• WHAT YOU NEED TO DO:
In the NSEC5 discussion, which option should you use if you need Opt-Out?

• DOCUMENT EXTRACT:
If you consider the data in your zone public, use NSEC. If you need
Opt-Out, use NSEC3. If you don't want attackers to enumerate your zone,
use NSEC5 (or disable DNSSEC [sic]). And you are right, NSEC5 creates
additional performance capacity requirement. Everything comes at a price.

> Section 4 says, “NSEC5 hash is an SHA-256 hash function as specified in
> [RFC6234].”  Are you sure that's right?

You mean the reference to the RFC? Yes, I think it's right. Or am I
missing something?

> In any case, most references to “NSEC5 hash” are underspecified.  For
> example, in section 9.1, “The owner name of the NSEC5 RR is the NSEC5
> hash of the original owner name encoded in Base32hex without padding,
> prepended as a single label to the zone name”, could be read in various
> different ways.  It seems that Base32hex(SHA-256(Wire-Encode(owner
> name))) is meant, but it could also be read as SHA-256(Base32hex(owner
> name)) or something like that.

OK. You are right. It is underspecified.

In addition, there is an error in the quoted text. Therefore both of
your interpretations are incorrect. I will fix that.

We deal with NSEC5 proofs and NSEC5 hashes (see the Terminology
section). The NSEC5 proof is the FDH (can be comptuted only by the
holder of the NSEC5 private key); the NSEC5 hash is an SHA-256 hash of
the NSEC5 proof (everyone can compute it, if they know the NSEC5 proof).

So in your notation, an NSEC5 RR owner name should be:
Base32hex(SHA-256(FDH(Wire-Encode(owner name), privkey)))

> There does not seem to be anything in the draft that describes how the
> RDATA of the NSEC5PROOF is computed.  I think the intent is that it
> contains SHA-256(Wire-Encode(NSEC5 owner name)), and the validation is
> performed using a separate RRSIG record, signed with the NSEC5KEY public
> key.  However, section 9.2 does not mention that the NSEC5PROOF record
> is accompanied by an RRSIG RRset.

A few sentences are in 7.1. (NSEC5PROOF RDATA Wire Format): "Owner Name
Hash is a variable sized sequence of binary octets encoding the NSEC5
proof corresponding to the owner name."

It's the NSEC5 proof. Again, in your notation:
FDH(Wire-Encode(owner name), privkey))

• Collection entries:
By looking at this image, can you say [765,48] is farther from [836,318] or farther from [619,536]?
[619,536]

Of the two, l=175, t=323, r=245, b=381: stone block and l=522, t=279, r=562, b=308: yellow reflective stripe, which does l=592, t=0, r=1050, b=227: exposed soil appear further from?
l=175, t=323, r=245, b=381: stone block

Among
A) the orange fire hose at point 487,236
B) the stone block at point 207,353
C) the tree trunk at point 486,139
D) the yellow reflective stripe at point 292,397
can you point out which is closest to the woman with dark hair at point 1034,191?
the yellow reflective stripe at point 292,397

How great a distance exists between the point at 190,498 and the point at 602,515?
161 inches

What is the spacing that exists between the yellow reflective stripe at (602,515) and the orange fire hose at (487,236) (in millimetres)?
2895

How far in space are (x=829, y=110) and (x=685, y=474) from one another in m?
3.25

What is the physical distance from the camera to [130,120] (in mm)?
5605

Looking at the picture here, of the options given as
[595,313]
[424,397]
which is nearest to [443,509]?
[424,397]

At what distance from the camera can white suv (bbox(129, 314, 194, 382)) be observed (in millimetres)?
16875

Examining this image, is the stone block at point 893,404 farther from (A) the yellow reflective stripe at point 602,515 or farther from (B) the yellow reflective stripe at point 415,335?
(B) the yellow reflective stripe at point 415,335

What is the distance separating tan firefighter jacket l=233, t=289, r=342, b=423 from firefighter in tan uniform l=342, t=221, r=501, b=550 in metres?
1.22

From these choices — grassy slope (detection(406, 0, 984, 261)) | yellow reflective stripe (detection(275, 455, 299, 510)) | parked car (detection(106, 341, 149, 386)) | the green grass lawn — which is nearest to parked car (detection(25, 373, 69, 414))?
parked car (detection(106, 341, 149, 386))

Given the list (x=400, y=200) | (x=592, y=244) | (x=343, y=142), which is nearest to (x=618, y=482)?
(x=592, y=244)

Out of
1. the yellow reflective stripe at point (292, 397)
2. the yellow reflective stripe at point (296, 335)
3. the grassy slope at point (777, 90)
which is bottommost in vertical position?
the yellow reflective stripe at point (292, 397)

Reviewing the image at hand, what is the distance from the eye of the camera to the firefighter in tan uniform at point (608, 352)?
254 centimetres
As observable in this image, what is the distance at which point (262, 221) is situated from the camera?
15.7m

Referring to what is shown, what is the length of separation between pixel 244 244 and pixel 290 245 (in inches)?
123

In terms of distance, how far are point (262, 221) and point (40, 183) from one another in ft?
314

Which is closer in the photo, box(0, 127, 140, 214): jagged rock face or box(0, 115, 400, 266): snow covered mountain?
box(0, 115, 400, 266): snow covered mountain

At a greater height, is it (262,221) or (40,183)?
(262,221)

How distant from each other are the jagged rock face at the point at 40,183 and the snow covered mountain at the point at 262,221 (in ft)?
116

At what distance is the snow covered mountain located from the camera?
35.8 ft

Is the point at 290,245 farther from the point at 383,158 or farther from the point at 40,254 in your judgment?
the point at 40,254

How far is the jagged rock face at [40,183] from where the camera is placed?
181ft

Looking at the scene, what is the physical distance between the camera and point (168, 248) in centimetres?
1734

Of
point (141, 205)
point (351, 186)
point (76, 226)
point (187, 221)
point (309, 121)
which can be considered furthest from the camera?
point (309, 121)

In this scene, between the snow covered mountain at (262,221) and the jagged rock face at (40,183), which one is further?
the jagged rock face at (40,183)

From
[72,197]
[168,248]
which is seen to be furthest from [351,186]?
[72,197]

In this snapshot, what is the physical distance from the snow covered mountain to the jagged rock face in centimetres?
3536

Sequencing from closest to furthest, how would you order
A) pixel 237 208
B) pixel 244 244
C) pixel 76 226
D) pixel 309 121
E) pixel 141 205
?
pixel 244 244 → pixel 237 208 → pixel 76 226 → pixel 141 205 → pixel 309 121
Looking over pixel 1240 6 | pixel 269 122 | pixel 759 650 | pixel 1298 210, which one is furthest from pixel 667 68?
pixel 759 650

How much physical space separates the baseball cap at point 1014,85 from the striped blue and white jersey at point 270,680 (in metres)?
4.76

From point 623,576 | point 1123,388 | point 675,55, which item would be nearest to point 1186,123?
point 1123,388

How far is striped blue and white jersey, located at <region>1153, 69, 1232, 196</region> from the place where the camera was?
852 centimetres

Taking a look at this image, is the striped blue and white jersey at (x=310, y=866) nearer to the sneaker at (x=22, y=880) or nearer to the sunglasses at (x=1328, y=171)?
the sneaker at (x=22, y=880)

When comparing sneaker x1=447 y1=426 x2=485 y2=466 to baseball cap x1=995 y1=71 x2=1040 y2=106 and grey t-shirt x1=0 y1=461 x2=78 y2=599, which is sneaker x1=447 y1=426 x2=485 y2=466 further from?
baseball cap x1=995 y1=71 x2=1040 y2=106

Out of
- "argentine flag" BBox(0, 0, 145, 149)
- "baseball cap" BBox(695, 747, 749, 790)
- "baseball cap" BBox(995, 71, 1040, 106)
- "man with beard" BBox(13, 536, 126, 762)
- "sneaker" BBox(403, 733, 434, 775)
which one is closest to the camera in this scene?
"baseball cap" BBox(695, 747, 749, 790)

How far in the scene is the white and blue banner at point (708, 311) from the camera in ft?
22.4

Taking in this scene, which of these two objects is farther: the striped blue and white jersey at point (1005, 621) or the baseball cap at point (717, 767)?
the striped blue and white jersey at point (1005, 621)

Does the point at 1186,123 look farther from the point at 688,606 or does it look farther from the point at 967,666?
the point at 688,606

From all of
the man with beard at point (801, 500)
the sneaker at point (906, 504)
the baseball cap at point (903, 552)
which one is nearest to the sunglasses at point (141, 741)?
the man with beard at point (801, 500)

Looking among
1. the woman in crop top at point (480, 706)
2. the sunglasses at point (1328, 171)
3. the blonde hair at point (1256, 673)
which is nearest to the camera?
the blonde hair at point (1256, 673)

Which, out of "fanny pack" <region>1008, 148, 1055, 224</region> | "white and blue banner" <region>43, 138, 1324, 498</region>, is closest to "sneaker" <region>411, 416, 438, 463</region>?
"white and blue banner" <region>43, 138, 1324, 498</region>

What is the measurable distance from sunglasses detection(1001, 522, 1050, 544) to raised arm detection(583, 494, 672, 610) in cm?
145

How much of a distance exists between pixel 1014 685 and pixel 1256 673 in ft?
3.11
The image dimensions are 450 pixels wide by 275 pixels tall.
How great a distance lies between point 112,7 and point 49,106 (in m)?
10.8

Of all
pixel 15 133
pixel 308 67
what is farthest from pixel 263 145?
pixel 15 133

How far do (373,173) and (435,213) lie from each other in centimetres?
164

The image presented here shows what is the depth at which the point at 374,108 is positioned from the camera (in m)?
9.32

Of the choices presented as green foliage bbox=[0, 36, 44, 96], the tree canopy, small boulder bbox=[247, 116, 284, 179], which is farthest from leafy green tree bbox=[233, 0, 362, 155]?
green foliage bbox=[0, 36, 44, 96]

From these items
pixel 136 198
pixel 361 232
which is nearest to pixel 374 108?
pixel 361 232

* * *

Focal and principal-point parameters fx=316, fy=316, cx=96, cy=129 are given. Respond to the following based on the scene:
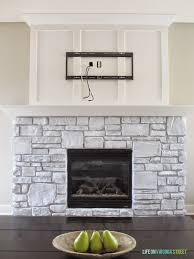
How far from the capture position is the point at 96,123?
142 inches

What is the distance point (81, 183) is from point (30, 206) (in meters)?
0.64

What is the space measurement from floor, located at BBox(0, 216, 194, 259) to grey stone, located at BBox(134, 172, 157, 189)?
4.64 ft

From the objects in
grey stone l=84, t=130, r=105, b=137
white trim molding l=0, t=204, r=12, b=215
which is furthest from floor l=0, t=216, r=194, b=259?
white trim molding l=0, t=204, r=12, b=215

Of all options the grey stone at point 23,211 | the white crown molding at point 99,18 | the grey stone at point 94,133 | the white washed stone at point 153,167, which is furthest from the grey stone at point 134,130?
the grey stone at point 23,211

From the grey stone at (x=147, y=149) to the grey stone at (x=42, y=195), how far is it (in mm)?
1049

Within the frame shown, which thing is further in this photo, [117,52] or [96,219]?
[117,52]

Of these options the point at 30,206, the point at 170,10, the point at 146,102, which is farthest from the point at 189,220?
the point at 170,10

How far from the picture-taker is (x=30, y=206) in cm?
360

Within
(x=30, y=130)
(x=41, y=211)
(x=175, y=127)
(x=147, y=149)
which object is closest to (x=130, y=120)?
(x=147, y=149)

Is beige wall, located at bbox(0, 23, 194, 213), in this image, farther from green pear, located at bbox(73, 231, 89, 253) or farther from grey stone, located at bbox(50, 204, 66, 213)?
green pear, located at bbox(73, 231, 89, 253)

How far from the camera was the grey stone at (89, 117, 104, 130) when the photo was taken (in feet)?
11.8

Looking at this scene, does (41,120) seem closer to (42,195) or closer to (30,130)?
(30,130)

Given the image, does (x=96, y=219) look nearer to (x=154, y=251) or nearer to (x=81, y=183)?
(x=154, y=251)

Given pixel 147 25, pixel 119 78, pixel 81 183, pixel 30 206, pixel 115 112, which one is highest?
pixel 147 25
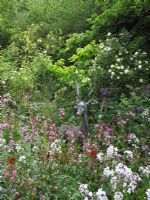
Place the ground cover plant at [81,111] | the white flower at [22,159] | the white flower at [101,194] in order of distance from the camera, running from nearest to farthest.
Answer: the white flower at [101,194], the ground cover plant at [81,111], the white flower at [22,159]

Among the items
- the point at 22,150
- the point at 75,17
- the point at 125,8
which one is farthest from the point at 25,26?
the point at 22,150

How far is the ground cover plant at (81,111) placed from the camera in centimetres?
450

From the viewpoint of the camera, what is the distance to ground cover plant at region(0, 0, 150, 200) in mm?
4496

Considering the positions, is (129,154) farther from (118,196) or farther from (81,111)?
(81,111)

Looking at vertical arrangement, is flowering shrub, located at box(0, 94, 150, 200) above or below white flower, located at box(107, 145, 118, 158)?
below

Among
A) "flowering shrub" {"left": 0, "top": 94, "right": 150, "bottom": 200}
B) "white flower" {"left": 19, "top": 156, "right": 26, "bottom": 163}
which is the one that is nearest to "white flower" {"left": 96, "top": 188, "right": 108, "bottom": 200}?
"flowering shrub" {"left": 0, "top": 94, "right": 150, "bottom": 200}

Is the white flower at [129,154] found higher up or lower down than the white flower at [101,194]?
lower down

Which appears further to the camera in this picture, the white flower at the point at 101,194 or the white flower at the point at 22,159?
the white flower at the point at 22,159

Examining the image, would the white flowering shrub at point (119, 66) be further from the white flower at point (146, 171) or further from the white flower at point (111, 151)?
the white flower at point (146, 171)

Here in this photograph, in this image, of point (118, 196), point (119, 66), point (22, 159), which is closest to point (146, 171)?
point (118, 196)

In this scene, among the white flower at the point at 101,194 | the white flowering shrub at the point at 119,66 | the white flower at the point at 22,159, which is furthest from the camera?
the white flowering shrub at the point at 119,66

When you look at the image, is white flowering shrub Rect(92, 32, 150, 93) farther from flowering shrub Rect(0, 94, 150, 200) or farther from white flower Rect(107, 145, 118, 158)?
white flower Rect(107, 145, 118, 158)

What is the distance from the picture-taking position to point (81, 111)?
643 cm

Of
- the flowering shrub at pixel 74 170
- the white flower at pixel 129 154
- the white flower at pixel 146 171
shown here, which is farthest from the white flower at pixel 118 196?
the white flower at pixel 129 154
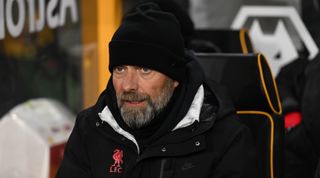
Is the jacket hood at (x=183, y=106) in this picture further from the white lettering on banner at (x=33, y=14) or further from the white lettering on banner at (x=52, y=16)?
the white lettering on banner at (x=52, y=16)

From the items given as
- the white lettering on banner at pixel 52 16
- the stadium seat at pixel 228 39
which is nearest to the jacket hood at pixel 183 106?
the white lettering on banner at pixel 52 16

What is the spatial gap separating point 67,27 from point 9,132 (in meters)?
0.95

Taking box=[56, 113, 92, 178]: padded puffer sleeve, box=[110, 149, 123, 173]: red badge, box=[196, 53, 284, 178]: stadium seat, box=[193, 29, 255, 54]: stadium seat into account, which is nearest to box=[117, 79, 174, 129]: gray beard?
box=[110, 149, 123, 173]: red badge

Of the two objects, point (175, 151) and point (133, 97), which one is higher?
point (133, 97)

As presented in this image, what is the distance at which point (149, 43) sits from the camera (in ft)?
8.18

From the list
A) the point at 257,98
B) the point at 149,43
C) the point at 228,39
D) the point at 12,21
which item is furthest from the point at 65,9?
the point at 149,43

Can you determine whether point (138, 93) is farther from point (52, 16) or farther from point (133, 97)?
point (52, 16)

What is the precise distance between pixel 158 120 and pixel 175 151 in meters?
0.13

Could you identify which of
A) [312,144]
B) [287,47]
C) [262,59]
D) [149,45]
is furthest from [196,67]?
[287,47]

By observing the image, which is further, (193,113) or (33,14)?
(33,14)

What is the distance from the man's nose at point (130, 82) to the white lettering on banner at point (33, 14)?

...

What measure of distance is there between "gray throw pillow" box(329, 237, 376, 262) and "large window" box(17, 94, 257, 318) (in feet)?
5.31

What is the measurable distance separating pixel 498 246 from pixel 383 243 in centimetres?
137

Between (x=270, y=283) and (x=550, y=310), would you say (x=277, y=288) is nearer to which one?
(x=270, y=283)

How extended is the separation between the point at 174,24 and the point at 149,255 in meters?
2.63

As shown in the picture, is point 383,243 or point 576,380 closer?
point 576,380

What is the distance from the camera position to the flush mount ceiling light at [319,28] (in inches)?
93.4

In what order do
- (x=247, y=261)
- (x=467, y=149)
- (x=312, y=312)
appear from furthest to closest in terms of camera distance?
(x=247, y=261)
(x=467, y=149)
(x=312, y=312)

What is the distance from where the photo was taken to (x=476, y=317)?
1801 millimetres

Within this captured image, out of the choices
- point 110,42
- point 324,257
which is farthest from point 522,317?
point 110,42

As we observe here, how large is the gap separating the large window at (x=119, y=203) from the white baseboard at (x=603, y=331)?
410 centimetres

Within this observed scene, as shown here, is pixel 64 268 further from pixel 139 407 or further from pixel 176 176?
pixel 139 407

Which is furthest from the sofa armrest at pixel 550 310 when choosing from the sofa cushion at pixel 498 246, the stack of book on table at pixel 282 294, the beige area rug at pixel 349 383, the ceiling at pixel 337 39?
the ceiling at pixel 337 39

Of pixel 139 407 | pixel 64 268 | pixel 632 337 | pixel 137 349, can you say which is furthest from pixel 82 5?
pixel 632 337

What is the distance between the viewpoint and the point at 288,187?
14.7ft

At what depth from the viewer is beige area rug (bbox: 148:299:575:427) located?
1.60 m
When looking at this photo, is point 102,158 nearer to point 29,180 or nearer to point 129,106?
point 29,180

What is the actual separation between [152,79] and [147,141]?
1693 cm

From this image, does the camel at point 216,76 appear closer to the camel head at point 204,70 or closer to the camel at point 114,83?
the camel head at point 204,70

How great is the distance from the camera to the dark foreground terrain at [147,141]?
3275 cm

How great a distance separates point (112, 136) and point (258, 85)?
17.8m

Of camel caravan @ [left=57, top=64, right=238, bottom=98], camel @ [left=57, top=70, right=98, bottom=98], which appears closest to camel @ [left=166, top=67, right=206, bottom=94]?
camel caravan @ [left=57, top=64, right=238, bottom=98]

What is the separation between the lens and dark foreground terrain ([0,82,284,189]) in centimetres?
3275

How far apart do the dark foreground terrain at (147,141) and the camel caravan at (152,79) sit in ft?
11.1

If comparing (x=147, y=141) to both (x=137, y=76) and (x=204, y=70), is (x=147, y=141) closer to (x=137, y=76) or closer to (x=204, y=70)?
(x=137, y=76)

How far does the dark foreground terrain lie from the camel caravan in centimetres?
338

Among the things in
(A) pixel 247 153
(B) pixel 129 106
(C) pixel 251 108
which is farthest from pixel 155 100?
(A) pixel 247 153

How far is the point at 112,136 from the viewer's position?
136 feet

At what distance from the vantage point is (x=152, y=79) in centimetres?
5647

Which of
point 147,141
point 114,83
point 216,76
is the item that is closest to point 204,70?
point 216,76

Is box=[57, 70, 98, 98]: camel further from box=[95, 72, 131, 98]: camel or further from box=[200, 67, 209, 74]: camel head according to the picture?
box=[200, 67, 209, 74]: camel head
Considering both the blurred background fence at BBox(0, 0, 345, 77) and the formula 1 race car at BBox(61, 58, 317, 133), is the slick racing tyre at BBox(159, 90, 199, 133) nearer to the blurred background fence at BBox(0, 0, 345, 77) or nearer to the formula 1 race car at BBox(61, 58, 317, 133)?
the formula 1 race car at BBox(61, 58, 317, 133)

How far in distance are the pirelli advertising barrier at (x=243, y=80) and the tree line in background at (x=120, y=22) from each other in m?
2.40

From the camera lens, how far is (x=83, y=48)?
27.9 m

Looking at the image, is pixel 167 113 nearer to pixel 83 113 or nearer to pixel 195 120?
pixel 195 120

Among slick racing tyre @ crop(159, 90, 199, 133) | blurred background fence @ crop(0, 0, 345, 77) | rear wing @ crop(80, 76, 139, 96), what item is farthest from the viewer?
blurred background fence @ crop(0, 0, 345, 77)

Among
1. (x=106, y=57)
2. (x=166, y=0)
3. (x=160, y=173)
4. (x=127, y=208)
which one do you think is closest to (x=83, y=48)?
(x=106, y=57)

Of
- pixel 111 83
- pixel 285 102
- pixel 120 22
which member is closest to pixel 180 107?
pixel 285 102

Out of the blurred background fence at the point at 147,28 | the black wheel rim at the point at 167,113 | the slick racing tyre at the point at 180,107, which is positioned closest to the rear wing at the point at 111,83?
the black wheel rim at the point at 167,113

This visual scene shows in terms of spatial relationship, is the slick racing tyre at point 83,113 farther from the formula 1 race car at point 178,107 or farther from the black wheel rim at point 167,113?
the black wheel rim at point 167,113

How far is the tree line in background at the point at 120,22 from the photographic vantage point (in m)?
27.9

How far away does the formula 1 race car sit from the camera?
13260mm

• SOLUTION FOR THIS TASK:
NSEC3